## Questions about scene geometry
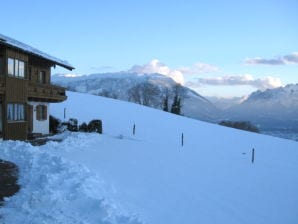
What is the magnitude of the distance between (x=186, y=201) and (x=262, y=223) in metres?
2.54

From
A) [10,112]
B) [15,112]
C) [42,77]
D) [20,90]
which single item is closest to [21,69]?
[20,90]

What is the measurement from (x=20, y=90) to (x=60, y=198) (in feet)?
51.0

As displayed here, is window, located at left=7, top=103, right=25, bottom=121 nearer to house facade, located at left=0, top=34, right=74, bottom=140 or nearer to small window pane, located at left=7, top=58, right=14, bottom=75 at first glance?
house facade, located at left=0, top=34, right=74, bottom=140

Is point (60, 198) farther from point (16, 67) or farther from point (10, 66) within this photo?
point (16, 67)

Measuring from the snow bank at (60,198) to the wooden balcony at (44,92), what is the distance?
12383mm

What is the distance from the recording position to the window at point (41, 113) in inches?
1182

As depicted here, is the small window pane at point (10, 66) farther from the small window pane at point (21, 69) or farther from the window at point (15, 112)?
the window at point (15, 112)

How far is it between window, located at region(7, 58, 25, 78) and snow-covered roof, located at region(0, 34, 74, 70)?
90 centimetres

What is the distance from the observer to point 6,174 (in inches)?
540

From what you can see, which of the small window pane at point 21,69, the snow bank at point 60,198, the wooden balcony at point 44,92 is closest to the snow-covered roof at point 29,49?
the small window pane at point 21,69

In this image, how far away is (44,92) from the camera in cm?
2884

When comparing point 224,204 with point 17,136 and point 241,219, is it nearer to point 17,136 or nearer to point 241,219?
point 241,219

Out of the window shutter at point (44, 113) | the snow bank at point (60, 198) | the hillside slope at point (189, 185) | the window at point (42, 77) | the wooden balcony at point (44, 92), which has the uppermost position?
the window at point (42, 77)

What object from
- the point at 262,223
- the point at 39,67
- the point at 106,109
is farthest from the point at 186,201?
the point at 106,109
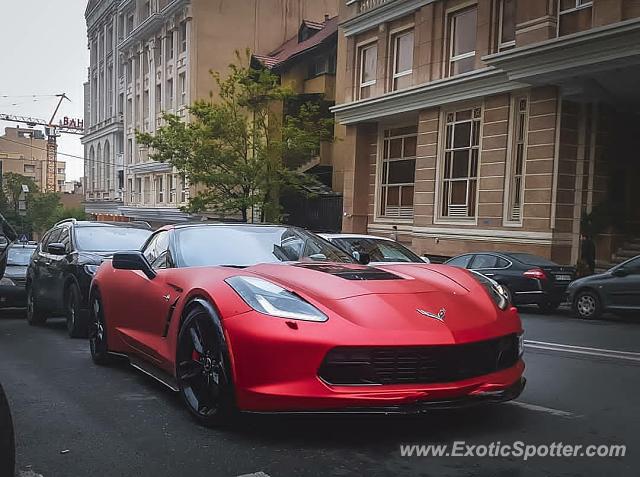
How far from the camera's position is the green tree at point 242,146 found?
78.3 feet

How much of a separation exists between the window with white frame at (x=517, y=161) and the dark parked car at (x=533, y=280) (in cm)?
455

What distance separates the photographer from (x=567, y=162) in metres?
18.6

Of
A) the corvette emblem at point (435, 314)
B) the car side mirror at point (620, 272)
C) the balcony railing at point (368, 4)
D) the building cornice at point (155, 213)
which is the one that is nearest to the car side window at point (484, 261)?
the car side mirror at point (620, 272)

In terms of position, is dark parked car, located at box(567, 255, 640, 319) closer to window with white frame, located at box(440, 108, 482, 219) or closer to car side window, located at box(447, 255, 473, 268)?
car side window, located at box(447, 255, 473, 268)

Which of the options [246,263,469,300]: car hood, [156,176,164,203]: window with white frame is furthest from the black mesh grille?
[156,176,164,203]: window with white frame

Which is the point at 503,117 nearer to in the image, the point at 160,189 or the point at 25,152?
the point at 160,189

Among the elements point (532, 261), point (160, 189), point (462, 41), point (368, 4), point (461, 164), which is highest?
point (368, 4)

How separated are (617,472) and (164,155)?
22.8 m

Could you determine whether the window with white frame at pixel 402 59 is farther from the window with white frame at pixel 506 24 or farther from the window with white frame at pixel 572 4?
the window with white frame at pixel 572 4

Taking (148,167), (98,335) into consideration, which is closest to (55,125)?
(148,167)

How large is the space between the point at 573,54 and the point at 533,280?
5777 millimetres

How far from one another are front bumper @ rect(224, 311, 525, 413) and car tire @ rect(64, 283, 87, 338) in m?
5.39

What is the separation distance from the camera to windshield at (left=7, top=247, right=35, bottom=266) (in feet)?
45.7

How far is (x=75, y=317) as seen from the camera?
359 inches
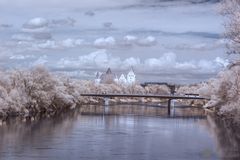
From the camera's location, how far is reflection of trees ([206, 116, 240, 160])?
50.5 meters

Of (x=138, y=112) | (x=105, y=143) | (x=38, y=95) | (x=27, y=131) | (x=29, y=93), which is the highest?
(x=29, y=93)

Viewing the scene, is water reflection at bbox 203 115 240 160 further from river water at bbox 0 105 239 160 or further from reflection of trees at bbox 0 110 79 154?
reflection of trees at bbox 0 110 79 154

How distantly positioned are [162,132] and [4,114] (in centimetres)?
2379

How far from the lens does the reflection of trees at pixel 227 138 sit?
5053 centimetres

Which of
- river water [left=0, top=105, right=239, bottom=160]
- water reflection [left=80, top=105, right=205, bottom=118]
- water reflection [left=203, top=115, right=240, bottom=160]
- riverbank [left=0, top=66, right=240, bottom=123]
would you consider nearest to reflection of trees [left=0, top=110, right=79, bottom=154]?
river water [left=0, top=105, right=239, bottom=160]

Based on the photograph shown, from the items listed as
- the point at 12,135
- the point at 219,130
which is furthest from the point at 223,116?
the point at 12,135

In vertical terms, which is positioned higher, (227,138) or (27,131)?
(27,131)

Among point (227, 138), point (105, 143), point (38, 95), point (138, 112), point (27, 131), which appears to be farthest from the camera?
point (138, 112)

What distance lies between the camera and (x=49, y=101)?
101m

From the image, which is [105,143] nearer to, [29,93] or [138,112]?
[29,93]

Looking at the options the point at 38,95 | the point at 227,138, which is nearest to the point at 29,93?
the point at 38,95

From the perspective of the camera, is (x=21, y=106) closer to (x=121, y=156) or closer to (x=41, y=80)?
(x=41, y=80)

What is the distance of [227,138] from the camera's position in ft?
218

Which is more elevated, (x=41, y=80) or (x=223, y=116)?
(x=41, y=80)
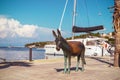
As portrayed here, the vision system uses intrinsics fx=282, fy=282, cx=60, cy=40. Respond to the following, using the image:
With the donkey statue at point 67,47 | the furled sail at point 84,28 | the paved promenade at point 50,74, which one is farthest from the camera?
the furled sail at point 84,28

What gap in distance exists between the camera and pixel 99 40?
50750mm

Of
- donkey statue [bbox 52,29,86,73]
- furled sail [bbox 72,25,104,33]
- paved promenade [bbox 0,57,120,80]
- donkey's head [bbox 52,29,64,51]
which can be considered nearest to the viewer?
paved promenade [bbox 0,57,120,80]

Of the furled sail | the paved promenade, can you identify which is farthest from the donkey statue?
the furled sail

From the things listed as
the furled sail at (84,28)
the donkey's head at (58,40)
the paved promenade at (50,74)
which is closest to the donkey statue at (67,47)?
the donkey's head at (58,40)

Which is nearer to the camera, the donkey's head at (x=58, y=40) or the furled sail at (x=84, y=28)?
the donkey's head at (x=58, y=40)

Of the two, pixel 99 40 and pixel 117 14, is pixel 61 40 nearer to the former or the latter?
pixel 117 14

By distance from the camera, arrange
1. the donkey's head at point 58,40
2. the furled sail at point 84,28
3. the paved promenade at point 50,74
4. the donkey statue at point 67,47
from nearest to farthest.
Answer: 1. the paved promenade at point 50,74
2. the donkey's head at point 58,40
3. the donkey statue at point 67,47
4. the furled sail at point 84,28

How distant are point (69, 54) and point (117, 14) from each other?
21.5 ft

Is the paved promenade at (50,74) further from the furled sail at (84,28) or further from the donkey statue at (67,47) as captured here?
the furled sail at (84,28)

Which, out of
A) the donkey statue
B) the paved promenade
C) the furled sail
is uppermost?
the furled sail

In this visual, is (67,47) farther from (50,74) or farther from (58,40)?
(50,74)

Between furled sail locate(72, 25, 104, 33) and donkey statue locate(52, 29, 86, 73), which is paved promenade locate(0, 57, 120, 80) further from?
furled sail locate(72, 25, 104, 33)

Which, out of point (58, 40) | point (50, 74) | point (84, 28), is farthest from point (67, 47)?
point (84, 28)

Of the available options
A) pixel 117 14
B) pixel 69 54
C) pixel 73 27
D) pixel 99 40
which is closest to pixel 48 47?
pixel 99 40
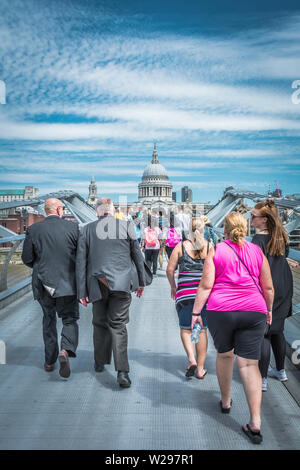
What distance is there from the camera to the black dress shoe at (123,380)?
3953mm

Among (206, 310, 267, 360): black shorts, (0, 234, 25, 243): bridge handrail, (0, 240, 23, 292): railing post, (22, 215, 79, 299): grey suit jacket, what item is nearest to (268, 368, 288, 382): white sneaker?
(206, 310, 267, 360): black shorts

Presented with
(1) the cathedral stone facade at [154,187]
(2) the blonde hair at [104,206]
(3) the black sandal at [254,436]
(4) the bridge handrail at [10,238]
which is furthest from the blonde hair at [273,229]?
(1) the cathedral stone facade at [154,187]

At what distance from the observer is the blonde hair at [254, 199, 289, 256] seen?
392 centimetres

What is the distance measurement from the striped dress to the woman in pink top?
2.98 ft

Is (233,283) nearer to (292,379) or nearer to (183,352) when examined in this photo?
(292,379)

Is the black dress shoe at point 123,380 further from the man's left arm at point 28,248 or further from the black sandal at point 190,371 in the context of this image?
the man's left arm at point 28,248

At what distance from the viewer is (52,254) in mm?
4371

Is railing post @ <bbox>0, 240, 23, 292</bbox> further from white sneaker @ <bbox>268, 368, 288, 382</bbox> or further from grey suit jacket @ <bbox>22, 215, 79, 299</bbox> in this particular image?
white sneaker @ <bbox>268, 368, 288, 382</bbox>

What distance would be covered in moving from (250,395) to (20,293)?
5.15 meters

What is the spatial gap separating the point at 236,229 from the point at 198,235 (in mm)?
1054

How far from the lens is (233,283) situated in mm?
3334

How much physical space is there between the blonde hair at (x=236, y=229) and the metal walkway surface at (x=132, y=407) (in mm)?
1236

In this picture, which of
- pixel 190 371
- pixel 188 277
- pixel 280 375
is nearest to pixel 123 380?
pixel 190 371

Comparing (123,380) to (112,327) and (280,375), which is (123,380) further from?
(280,375)
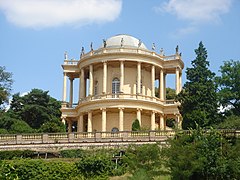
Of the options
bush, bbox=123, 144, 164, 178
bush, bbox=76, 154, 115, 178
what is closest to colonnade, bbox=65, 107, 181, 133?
bush, bbox=76, 154, 115, 178

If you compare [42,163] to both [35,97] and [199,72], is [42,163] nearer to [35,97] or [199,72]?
[199,72]

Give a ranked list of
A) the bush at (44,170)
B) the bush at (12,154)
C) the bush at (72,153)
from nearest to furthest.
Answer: the bush at (44,170) → the bush at (12,154) → the bush at (72,153)

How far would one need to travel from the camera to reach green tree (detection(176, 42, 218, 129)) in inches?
1670

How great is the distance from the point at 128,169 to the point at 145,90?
1091 inches

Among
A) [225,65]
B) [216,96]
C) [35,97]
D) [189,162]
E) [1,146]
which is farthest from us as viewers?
[35,97]

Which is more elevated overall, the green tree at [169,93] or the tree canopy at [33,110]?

## REQUEST
Arrange the part of the items that runs from the line containing "Give a ranked list of" through the end of the items as a numbered list, one line per number, with blank lines omitted.

## EXERCISE RESULT
1. Give a ranked list of
2. A) the bush at (44,170)
3. B) the bush at (12,154)
4. C) the bush at (72,153)
5. from nearest to furthest.
6. Answer: the bush at (44,170) → the bush at (12,154) → the bush at (72,153)
7. How far would one need to travel from the camera to reach green tree (detection(176, 42, 218, 129)) in inches?
8. 1670
9. How great is the distance from the point at 128,169 to the point at 145,90?
10. 1091 inches
11. Among
12. A) [225,65]
13. B) [216,96]
14. C) [35,97]
15. D) [189,162]
16. E) [1,146]
17. which is farthest from us as viewers?
18. [35,97]
19. Which is more elevated overall, the green tree at [169,93] or the tree canopy at [33,110]?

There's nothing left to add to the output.